**WORK TO DO:** Copy out, verbatim, the lines of the items below from the line containing "When comparing the" through the end of the items, inclusive. Output only those lines.

[Start of MATERIAL FOR THE TASK]

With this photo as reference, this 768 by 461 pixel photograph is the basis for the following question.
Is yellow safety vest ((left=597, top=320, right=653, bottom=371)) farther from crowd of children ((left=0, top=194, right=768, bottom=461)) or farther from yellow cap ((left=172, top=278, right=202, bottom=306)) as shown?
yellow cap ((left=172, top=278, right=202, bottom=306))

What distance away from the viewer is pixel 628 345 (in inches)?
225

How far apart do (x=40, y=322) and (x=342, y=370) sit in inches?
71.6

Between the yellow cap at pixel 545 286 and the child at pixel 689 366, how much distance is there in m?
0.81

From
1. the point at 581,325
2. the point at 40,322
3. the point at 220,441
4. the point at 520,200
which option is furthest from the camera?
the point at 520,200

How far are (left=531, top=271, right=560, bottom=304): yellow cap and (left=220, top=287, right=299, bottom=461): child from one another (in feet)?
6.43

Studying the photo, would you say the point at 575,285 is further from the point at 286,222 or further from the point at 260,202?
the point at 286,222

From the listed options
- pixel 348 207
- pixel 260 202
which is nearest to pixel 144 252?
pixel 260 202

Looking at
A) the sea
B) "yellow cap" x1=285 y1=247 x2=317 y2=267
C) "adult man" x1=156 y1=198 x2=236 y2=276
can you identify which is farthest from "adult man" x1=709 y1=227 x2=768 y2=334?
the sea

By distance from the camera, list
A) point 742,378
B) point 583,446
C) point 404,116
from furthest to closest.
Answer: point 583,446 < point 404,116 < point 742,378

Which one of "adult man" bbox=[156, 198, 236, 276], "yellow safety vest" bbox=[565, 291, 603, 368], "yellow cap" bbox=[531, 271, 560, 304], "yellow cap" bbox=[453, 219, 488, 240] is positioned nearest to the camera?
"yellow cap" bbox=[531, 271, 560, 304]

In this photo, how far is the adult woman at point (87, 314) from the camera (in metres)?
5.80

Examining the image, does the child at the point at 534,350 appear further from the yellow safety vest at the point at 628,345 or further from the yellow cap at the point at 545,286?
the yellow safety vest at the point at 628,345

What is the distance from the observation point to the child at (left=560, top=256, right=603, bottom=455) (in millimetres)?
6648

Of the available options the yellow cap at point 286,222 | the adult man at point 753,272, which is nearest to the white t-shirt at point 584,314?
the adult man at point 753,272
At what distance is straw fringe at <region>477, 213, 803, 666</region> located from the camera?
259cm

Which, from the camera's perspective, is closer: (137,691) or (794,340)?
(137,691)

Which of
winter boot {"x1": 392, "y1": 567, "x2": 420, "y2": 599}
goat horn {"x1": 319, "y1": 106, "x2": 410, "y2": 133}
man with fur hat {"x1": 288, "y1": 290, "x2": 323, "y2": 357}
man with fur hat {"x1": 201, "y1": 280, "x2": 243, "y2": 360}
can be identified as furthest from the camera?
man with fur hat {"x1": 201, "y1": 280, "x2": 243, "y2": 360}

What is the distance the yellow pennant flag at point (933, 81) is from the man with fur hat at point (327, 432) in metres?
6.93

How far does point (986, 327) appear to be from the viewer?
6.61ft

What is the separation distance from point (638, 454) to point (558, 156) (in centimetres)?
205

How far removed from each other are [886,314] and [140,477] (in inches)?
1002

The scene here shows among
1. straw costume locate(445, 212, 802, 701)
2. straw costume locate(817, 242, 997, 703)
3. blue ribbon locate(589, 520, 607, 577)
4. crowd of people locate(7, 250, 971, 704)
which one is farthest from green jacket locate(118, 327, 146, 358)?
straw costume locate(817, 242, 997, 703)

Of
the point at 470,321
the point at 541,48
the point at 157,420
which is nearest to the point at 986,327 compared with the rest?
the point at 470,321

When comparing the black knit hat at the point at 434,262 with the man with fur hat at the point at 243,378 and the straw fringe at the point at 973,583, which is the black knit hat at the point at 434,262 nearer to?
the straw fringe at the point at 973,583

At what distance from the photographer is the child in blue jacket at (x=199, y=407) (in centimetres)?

[End of MATERIAL FOR THE TASK]

**ANSWER:**
When comparing the black knit hat at the point at 434,262 with the man with fur hat at the point at 243,378 and the straw fringe at the point at 973,583, which is the black knit hat at the point at 434,262 nearer to?
the straw fringe at the point at 973,583

At what distance from the photographer is the child in blue jacket at (x=199, y=407) (in centimetres)?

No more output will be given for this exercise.